[Stored data]
::::::::
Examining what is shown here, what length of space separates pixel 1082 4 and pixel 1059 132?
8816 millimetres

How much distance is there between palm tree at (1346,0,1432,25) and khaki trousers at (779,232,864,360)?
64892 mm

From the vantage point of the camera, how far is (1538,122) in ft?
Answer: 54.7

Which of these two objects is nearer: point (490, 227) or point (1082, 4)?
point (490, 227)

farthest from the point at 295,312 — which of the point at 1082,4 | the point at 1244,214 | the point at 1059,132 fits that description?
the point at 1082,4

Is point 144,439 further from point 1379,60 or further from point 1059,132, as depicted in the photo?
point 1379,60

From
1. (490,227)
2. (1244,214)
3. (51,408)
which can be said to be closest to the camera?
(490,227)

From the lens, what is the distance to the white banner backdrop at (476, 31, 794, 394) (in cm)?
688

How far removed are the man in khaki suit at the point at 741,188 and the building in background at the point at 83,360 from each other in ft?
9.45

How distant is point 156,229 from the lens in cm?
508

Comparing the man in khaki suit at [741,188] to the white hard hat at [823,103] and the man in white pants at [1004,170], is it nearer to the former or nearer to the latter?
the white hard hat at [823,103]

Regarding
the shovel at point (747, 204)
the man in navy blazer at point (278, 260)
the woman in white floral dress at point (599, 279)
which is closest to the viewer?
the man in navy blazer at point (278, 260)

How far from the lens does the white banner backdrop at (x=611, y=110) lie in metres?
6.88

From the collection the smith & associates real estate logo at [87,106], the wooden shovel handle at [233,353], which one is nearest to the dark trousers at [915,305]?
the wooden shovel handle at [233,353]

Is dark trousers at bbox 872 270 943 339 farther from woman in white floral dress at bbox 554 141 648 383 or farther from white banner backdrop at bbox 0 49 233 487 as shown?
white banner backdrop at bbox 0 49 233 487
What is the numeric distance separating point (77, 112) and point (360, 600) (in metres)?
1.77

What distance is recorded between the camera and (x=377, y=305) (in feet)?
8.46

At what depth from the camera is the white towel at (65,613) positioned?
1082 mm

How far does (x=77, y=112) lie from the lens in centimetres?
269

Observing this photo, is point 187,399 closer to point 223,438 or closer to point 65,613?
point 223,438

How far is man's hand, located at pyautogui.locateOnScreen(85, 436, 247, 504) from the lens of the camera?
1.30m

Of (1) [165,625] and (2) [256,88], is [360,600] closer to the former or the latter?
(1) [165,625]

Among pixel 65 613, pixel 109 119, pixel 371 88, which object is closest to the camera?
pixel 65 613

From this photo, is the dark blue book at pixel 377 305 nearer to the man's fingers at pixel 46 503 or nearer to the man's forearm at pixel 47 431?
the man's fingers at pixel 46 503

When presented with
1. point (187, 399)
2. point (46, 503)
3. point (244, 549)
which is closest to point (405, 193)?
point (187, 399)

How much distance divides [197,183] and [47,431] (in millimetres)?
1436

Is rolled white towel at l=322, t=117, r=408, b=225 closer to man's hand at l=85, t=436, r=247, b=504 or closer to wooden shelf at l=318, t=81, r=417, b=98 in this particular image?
::::::::
Rewrite the data from the line containing "From this photo, is" through the end of the data, substituting "wooden ledge" for "wooden shelf" and keeping every other character unchanged.

From this photo, is the dark blue book at pixel 377 305 nearer to the man's fingers at pixel 46 503 or nearer to the man's forearm at pixel 47 431?
the man's fingers at pixel 46 503

When presented with
1. point (187, 399)
2. point (46, 503)
3. point (244, 549)
which is closest to point (405, 193)?
point (187, 399)

How much distance divides [197,183] and [47,431] (in millimetres)?
1436

Is rolled white towel at l=322, t=117, r=408, b=225 closer to man's hand at l=85, t=436, r=247, b=504 or closer to wooden ledge at l=318, t=81, r=417, b=98 in this particular image?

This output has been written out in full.